The graduation of our students is one of the highlights of the academic year. As historian interested in material culture I enjoy the act of dressing up in a fantasy gown (the Austrian Empress Maria Theresa abolished academic gowns for my alma mater, the University of Vienna, in the 18th century because she regarded them as ‘silly’ and ‘unnecessary’) and I love seeing my former students walking down the aisle of the Cathedral in new frocks, high heels and a big smile on their faces. I am touched to see students bursting with pride as they clutch their certificate and make their way along the packed Cathedral with their family and friends cheering for them.

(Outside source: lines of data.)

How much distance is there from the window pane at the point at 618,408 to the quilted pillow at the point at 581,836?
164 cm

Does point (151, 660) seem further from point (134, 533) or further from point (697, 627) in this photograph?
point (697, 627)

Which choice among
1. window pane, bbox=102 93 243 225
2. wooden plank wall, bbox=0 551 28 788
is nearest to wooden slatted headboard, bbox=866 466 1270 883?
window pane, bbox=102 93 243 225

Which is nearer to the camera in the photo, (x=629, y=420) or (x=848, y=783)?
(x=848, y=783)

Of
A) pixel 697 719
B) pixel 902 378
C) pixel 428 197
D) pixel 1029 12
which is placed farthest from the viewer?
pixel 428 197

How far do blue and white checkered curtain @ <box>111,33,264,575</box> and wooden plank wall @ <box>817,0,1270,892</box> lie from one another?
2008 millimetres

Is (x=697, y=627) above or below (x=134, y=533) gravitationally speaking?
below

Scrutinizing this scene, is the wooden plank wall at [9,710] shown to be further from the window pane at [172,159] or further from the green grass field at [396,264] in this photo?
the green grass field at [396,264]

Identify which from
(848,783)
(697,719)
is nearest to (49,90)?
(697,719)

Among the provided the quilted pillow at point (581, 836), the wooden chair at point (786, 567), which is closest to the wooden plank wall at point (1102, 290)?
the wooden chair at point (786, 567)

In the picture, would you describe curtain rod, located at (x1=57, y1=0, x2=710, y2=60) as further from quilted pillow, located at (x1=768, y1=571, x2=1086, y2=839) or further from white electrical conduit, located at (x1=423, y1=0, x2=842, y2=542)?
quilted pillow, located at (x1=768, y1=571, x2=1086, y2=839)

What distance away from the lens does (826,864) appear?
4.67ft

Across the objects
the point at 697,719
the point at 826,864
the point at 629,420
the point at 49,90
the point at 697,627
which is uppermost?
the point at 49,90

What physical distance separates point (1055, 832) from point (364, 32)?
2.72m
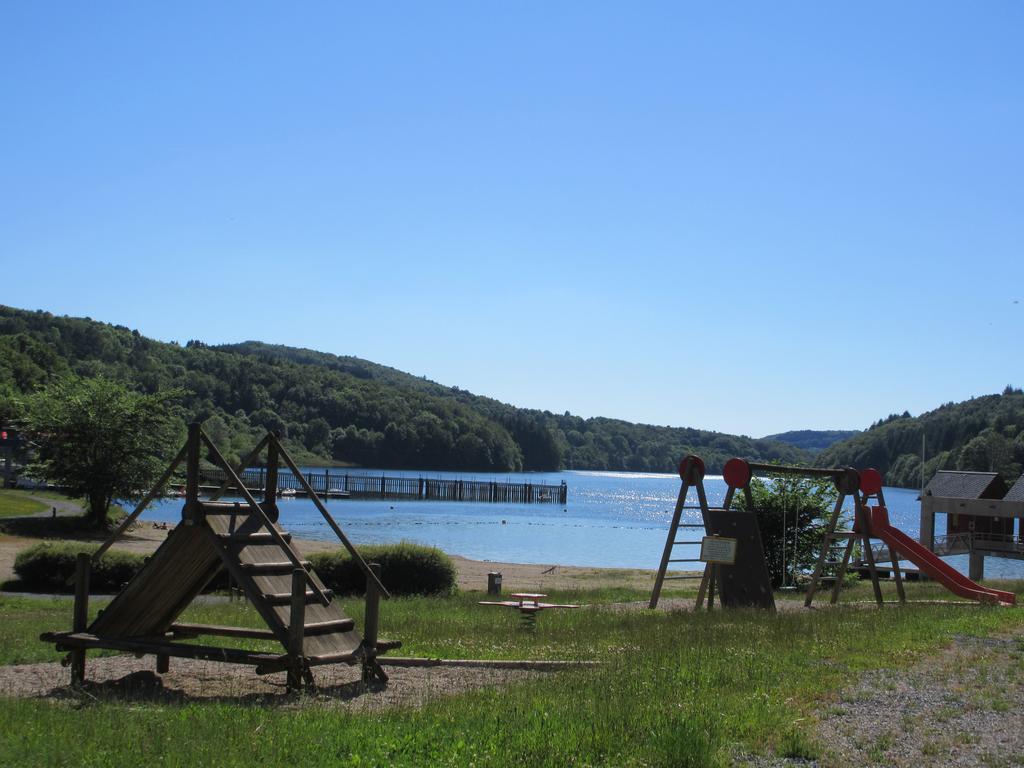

I look at each of them, remember their story and know what an achievement they celebrate – the student with anxiety and depression, the student who lost their parent during their degree course, the student with a chronic health condition, the former refugee, the student who struggled to combine study and paid employment, … I feel proud of their accomplishment and happy that they have come so far.

Reporting to her friend Catherine Clément from Oxford, Julia Kristeva commented on the ‘academic rituals of the English’ and located them ‘in the heart of another form of the “sacred”’. Graduations are classic rites of passage and the academic gowns, the splendid location of the medieval Cathedral and the formality of the event mark the completion of one stage in life that leads to the next one. In Kristeva’s words, ‘their ancient ballets confer a certain dignity on the poor bodies we are, and draw our words upward.’  Watching our students, I am sending my best wishes and hopes for full, rewarding lives and satisfying careers and I am thinking of the last three years that we have spent together on a journey of study and exploration. How will our students fare in the world out there?

The most recent UK Engagement survey that measures the academic engagement of students in a range of subjects and probably the best marker of what a university aims to achieve, provides a lot of reassurance. According to this survey, our students in Theology and Religion, Philosophy and Ethics, compared to both students studying the same subject at other British universities and to students studying other subjects at Christ Church, stand out. They report that they have gained a lot from their course that prepares them for the complexity of today’s multicultural world. They say that have learned to ‘understand someone else’s views by imagining how an issue looks from his or her perspective’ and ‘’to understand people from other backgrounds’. Their course has encouraged them to ‘explore complex real-world problems’ and to ‘connect their ideas to real world issues’. Our students feel that studying with us helps them ‘being informed and active citizens’. Our course has a particular focus on social justice and the results of the survey also highlight that our students say that their academic experience has prompted them to consider social, ethical and environmental issues.

Most of our students won’t end up as millionaires but as I bid them farewell, I am confident that they are well equipped to deal with the complexity of our society in a considered way and that they will be making their mark in the world.